Buckeye Nation likes to win. And with a football team that was 24-0 until just before midnight Saturday, it didn’t even remember what losing felt like.
Ohio State fell to Michigan State in its first-ever Big Ten Championship appearance, 24-34.
Twitter exploded, High Street bars cleared out, legitimate tears fell. Friends hugged one another, while the carefree kept drinking in anger, or maybe protest, and the sullen made their way home for the night.
But there was more than just anger and tears in Buckeye Nation Saturday night, because Buckeyes aren’t just winners, they’re resilient, and they’re grateful.
Woven in between statuses and tweets of mourning were words of thanks.
Students thanked the team for a spectacular season, for a wild ride of being undefeated.
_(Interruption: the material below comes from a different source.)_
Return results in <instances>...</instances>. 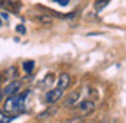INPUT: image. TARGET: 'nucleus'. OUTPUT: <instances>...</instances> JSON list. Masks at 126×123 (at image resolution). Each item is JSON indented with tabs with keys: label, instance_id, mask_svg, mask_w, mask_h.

They talked of what being a Buckeye is about, which is more than winning football games. And that’s the thing — as Buckeyes, we attend the greatest school in the country, and just about everyone you meet here firmly believes it.
Being a Buckeye is singing “Carmen Ohio” with your arms wrapped tight around your best friends’ waists. It’s joining student organizations that shape you into new people and bring you pride. It’s walking across the Oval and passing friends unexpectedly, and leaving with a smile on your face. It’s having a test the next day but choosing to meet your friends at Chumley’s anyway without a second thought.
It’s all-night study sessions, Buck-I-SERV trips, having friends in your classes and impromptu snowball fights. It’s jumping in Mirror Lake no matter the weather. It’s making new friends and wondering how you ever got along without them.
Being a Buckeye is yelling “O-H” in public, no matter the state or country, and receiving an “I-O” in return. It’s being accepted as you are. It’s finding your passion and having the tools to pursue it.
It’s opportunities that just don’t exist anywhere else.
So were there discouraging statuses clogging my newsfeed about how OSU played “the worst possible quarter it could play?” Yes. But the ones I saw were overwhelmingly from outsiders to this great school. And as a student, seeing those posters who don’t attend OSU is frustrating, because they don’t understand what being a Buckeye is all about.
But from members of Buckeye Nation, I was proud to see a different collective sentiment. Some were sad, in mourning, experiencing the loss personally. Yes, a few were angry, mostly from not knowing another way to react to the gut-punch that is one’s first loss in two seasons. But many praised the team on its season or described the reasons they still love being a Buckeye.
Because at OSU, we expect to win. But we still stand together when we don’t.